An old head rig stands waiting to once again raise men and ore from the workings hundreds of feet below.
35 Pueblitos Road Belen, New Mexico 87002
My little half-ton pickup leaves the Rio Grande Valley behind and climbs the long hill to the Upper Plateau. The Upper Plateau reaches out long and wide toward the Continental Divide, but my little truck turns up a canyon and follows a centuries-old wagon road. The road takes us further up into the mountains, high above the now dwarfed plateau, then past the ruins of an ore smelter built by the Spanish Conquistadors. Another bend or two in the road, then we pause, unlock another gate, then climb even higher into the clear mountain air.
The road becomes steeper now, the transmission groans in low gear and the rusted wheel atop a mine head rig becomes visible over the top of the scrub pine forest. Then winding around the ore hoppers my little truck stops amid mine buildings and equipment.

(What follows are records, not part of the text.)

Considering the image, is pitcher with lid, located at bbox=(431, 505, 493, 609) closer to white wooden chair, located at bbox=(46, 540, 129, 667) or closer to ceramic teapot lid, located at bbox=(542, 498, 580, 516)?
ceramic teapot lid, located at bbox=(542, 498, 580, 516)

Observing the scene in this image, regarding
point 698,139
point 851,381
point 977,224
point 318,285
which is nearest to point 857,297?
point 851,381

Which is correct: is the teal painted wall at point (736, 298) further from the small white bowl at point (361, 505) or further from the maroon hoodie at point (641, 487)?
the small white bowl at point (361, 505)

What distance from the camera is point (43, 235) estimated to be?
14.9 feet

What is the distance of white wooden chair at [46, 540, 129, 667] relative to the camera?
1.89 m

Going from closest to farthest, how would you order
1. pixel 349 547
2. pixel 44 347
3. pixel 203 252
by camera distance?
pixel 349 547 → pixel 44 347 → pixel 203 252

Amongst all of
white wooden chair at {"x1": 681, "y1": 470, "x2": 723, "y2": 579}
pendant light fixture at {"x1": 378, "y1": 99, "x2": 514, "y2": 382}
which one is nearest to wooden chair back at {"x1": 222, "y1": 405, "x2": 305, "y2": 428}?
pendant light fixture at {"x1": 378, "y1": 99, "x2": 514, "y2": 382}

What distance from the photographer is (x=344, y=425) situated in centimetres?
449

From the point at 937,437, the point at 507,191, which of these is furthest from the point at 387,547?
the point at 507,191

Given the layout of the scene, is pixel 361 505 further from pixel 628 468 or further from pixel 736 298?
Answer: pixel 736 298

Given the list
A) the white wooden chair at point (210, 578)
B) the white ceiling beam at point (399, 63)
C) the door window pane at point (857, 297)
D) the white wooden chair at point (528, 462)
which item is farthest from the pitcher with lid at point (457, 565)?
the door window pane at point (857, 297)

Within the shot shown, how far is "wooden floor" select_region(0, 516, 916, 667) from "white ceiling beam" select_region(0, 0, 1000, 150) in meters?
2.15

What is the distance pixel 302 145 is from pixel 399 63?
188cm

Once a prosperous community of several thousand the town's only souls are now those who reside forever in the Boot Hill Cemetary across the creek.
There were a dozen or so separate mines here of varying size and wealth. At the upper end of the canyon at one mine is a hole several yards across and several yards deep, with no visible way showing how the rock was removed. 'Oh, that,' explains an old timer, 'was a cave in. More than twenty men were working in that stope. They quit for lunch. They were all out, then exactly at 12:00 o'clock noon the ceiling gave way and the mountain filled the stope completely up leaving the hole. Nobody was hurt. You see,' he continued, 'caveins happen at noon when the sun is overhead and the gravitational pull of the sun loosens the rock and WHAMO!' Myself, I think it was more pure bad luck than pure pull.
Scattered about the area is the litter of generations past; rusted cans that once held the carbide for the miner's lamps, bearings that made the wheels roll under the ore tubs, bits of separator screens, pipe fittings here, pieces of lubricators there, sintered firebox brick proclaiming to have been patented in December of '98, and everywhere the clear mountain air is fouled by the sulfur dioxide coming off the pyrites glistening in the sun.
One fellow I know was an underground map maker who traveled about the country surveying mines. He tells about the time in the early forties when he worked one of the mines here. The drift came down a 4% grade from the ore bodies about a quarter of a mile in and the miners would ride the loaded ore carts out. The drift was narrow, without light and wouldn't clear a man on the side of the cart, so he'd wait with his transit at the portals for a miner to come roaring by with a loaded cart before he'd dare enter.
The cable from the head rig extends though a hole in the rusted tin shed to the mine hoist which raised and lowered the miners and ore tubs alike in and out of the vertical shaft. The hoist was powered by a 20 HP Fairbanks and controlled by a lever-operated clutch and brake. A vertical screw is attached to the cable drum and as the drum turns, a brass arrow point rides up and down the screw telling the operator the position of the elevator cage which carries the tubs. In various places are strips of friction tape wrapped around the cable to further help the operator in the shed align the rails on the cage with the tracks hundreds of feet below ground in the mine at the various levels. If the cage is more than ?' too high a miner wouldn't be able to push a loaded tub onto the elevator cage.
Just behind the hoist in the shed is the one cylinder air compressor that the old timer called a 'hot-head-banger.' Made by the Chicago Pneumatic Tool Company, the 309 C.F.M. oil fired compressor was started by heating a bronze pin in the head with a blow torch while the engine was turned over by a 3 HP Witte that was belted to it.
A portable compressor on trucks stands along side of the shed. Both compressors pumped air down into the mine to run the drills and other pneumatic tools as well as the water pumps that drained the mine of the spring water that dripped through the walls underground.
It's said that one man brought it on a flatbed truck and installed it by himself. Cramped in the little shed, I was unable to fit all of it in the photo.
Near by among the trees stands the shell of a boiler with lettering above the firebox which reads 'James Beggs & Company, 109 Liberty St., New York City, New York'. The boiler is a remnant of the pre-gas days when the hoist was driven by steam cylinders. Down the hill from the boiler is a pile of coal cinders 25 yards across giving evidence that the boiler ran the mine for no short period of time.
The mines on this mountain produced metals for more than three hundred years starting with the first Spanish Conquistadors on through the Korean War. There are a few old miners left, but they live in the little town on the highway down in the valley below. Now and then a mine claim will be sold or leased out to a big out-of-state company and the people in the little valley town will turn and look up the mountain and wonder if it will once again come back to life. Meanwhile the equipment waits silently through summer sun and winter snow.